Georges Bush ne semble pas du tout décidé à se retirer d’Irak. Tout au plus, il se fixe des horizons lointains, arguant du fait que l’armée locale n’est pas encore en mesure de garantir la sécurité du pays. Ces horizons reculeront au fur et à mesure que la guerre fratricide s’installera partout. Tout a été fait pour réveiller les vieux démons confessionnels. Si l’on analyse bien les menées de la politique américaine en Irak, on relèvera que l’un de ses axes fondamentaux a été de détruire l’unité de la nation et du peuple, d’accentuer les clivages communautaires et religieux, d’allumer les feux de la déflagration générale.
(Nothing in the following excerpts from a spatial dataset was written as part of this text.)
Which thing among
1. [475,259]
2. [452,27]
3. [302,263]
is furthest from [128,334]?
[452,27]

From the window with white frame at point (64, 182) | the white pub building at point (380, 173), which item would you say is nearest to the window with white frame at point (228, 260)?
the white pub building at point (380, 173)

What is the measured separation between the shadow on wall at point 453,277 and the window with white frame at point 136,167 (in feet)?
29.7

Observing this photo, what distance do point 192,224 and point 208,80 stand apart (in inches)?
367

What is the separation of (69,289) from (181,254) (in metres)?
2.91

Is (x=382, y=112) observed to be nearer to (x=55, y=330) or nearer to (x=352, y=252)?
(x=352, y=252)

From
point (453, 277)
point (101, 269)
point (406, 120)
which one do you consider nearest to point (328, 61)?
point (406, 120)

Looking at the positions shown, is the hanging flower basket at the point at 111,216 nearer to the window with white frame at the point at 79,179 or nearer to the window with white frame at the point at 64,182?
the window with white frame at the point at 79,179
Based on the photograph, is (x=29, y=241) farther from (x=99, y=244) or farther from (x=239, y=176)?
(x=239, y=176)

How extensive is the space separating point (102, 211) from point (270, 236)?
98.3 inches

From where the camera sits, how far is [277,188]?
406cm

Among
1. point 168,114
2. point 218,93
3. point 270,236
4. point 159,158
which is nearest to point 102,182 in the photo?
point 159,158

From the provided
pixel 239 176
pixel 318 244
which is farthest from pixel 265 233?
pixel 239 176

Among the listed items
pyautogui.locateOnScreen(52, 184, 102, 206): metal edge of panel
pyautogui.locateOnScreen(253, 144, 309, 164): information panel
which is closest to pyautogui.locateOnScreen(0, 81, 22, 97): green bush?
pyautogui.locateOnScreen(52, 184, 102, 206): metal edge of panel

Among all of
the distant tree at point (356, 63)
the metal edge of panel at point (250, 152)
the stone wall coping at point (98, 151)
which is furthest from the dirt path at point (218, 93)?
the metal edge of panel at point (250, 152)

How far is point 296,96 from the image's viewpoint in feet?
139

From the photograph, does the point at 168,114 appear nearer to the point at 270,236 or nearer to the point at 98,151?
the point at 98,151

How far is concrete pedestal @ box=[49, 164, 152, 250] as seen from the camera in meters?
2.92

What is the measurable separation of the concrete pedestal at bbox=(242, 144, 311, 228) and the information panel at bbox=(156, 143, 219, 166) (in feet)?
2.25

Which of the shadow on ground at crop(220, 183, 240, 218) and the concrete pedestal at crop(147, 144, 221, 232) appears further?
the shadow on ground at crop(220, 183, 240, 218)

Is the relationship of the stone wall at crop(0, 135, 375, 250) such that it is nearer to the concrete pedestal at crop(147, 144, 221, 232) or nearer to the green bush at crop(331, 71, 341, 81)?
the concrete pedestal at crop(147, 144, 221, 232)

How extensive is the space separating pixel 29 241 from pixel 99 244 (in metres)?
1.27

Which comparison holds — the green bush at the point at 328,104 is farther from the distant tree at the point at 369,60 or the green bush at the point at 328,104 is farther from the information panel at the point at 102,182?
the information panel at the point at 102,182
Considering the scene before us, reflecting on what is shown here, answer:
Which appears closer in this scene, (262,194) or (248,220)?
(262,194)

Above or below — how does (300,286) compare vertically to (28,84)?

Tout récemment, et l’exemple a fini par persuader les plus sceptiques, la livraison de Saddam Hussein à des bourreaux haineux et revanchards en a été la meilleure preuve. On ne pouvait pas faire mieux pour attiser la guerre civile dont les prémices déchirent déjà l’Irak.
Gagner du temps
Le président Bush semble vouloir, encore une fois, gagner du temps. Bénéficiant d’un système d’information qui joue le jeu, il passe son temps à récréer le suspense, tablant sur l’effet d’annonce de ses « nouvelles » politiques, de ses « stratégies » dont le moins qu’on puisse dire est qu’elles ressemblent à des épisodes sans relief d’un feuilleton fade et monotone. Ce feuilleton ne présente aucun intérêt parce que tout le monde en connaît la fin. Le suspense, comme élément dramatique boostant les audiences, n’est d’aucune utilité dans ce cas-là. Seules les chaînes TV nationalistes vont matraquer les Américains, en faisant de la nouvelle « stratégie » qu’annoncera le locataire de
Justement, et Bush a beau feindre qu’il n’a rien à voir avec la barbare exécution de Saddam, il nous semble que cet acte constitue l’un des moments forts de sa nouvelle stratégie, peut-être même son point de départ. Tout n’a pas été dit sur cet épisode et les semaines à venir pourraient nous en apprendre plus, mais, d’ores et déjà, il semble certain qu’un marchandage ait eu lieu. Saddam a été sacrifié sur l’autel d’un double pacte : avec les Iraniens d’abord, pour qu’ils calment leurs troupes en Irak, et avec le pouvoir local et ses excités, dont la tâche première sera de mater la rébellion sunnite. La mater avec tous les moyens ! Hier, des chefs de tribu de la région de Bagdad faisaient état de la présence de milices armées jusqu’aux dents, prêtes à envahir des quartiers sunnites. Nous allons certainement assister à des massacres collectifs d’une rare violence, œuvres des extrémistes chiites.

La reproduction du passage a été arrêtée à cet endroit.